=== REQUIREMENT ===
Beginning with the first line, please return the entries exactly through the line that contains "Use silicone straps", and leave out all later lines.

--- EXTRACTED MATERIAL ---

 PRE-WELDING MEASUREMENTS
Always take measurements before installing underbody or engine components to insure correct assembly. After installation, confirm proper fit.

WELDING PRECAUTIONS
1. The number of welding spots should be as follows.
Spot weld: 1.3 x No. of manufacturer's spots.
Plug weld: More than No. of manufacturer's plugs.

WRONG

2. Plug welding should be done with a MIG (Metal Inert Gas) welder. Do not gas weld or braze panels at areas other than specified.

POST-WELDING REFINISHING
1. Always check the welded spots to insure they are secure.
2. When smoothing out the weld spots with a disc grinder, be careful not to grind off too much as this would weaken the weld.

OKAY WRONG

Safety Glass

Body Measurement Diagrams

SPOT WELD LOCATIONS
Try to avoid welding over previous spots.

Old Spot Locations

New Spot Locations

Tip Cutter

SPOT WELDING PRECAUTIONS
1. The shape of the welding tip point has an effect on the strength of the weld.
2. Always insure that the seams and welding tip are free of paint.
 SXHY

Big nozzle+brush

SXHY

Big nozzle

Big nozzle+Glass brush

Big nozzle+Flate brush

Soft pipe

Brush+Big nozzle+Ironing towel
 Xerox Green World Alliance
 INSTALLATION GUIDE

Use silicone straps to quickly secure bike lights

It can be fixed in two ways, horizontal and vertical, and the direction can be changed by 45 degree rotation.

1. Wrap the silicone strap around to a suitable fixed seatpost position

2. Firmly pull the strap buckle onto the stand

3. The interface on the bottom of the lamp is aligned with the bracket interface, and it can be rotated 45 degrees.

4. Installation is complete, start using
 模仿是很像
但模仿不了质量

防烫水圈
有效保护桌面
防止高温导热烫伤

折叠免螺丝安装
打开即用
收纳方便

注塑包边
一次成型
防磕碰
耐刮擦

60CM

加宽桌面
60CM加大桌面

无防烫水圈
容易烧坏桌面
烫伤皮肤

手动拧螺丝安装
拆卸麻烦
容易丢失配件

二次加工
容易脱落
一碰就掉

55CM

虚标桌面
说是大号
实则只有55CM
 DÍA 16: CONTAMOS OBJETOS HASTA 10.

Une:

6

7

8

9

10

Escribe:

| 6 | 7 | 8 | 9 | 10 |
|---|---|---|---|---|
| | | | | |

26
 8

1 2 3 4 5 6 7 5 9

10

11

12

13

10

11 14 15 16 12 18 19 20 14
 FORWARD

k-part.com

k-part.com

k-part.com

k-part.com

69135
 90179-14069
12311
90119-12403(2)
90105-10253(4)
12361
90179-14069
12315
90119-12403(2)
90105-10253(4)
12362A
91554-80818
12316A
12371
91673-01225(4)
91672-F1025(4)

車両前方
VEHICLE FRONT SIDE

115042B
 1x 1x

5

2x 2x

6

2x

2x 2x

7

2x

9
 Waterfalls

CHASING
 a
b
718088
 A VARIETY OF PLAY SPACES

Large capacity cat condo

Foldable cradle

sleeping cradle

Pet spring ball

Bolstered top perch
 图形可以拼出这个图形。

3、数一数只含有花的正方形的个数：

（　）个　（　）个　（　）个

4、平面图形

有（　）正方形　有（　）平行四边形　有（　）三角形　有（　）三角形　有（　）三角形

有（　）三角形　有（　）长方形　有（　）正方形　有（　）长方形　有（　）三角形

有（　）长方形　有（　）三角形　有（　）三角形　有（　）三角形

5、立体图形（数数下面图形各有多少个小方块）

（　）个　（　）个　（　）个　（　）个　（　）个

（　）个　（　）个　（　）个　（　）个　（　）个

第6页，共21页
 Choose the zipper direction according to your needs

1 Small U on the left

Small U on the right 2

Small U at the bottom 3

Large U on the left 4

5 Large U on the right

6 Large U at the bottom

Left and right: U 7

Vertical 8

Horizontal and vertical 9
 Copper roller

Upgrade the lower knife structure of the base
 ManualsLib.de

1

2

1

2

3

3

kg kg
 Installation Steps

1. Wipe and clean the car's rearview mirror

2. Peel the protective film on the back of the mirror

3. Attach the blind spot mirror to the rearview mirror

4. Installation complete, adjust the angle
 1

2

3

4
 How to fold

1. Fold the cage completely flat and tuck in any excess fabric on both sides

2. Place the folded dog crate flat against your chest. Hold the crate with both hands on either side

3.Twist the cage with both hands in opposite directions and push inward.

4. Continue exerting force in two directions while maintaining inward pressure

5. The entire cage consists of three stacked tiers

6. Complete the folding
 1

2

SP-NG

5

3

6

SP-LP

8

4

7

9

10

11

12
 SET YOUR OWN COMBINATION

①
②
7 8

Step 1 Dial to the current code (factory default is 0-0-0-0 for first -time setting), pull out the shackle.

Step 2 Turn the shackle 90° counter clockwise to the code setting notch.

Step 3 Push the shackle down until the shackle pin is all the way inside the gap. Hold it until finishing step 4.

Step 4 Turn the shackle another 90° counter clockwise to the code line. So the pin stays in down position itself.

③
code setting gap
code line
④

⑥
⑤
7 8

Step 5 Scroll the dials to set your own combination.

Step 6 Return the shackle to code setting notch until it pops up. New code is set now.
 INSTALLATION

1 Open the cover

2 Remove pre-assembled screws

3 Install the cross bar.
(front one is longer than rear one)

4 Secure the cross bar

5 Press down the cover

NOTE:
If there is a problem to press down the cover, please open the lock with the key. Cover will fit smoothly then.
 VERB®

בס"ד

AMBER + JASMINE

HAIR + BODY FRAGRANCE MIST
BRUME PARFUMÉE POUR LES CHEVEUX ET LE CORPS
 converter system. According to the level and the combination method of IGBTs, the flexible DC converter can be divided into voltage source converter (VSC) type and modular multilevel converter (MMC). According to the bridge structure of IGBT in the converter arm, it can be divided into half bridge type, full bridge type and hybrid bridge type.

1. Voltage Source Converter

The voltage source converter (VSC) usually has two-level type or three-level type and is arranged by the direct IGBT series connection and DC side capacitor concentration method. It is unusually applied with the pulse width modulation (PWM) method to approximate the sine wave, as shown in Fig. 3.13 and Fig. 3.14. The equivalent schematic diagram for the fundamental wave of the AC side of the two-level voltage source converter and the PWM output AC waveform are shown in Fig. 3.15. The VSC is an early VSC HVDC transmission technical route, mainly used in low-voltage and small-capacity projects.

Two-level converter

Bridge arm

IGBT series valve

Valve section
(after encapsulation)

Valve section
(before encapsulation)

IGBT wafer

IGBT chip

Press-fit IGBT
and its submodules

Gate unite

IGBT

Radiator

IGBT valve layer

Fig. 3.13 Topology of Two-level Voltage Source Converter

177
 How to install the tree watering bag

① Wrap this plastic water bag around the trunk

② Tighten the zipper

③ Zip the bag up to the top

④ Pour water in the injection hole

---

=== REPLY ===
 PRE-WELDING MEASUREMENTS
Always take measurements before installing underbody or engine components to insure correct assembly. After installation, confirm proper fit.

WELDING PRECAUTIONS
1. The number of welding spots should be as follows.
Spot weld: 1.3 x No. of manufacturer's spots.
Plug weld: More than No. of manufacturer's plugs.

WRONG

2. Plug welding should be done with a MIG (Metal Inert Gas) welder. Do not gas weld or braze panels at areas other than specified.

POST-WELDING REFINISHING
1. Always check the welded spots to insure they are secure.
2. When smoothing out the weld spots with a disc grinder, be careful not to grind off too much as this would weaken the weld.

OKAY WRONG

Safety Glass

Body Measurement Diagrams

SPOT WELD LOCATIONS
Try to avoid welding over previous spots.

Old Spot Locations

New Spot Locations

Tip Cutter

SPOT WELDING PRECAUTIONS
1. The shape of the welding tip point has an effect on the strength of the weld.
2. Always insure that the seams and welding tip are free of paint.
 SXHY

Big nozzle+brush

SXHY

Big nozzle

Big nozzle+Glass brush

Big nozzle+Flate brush

Soft pipe

Brush+Big nozzle+Ironing towel
 Xerox Green World Alliance
 INSTALLATION GUIDE

Use silicone straps to quickly secure bike lights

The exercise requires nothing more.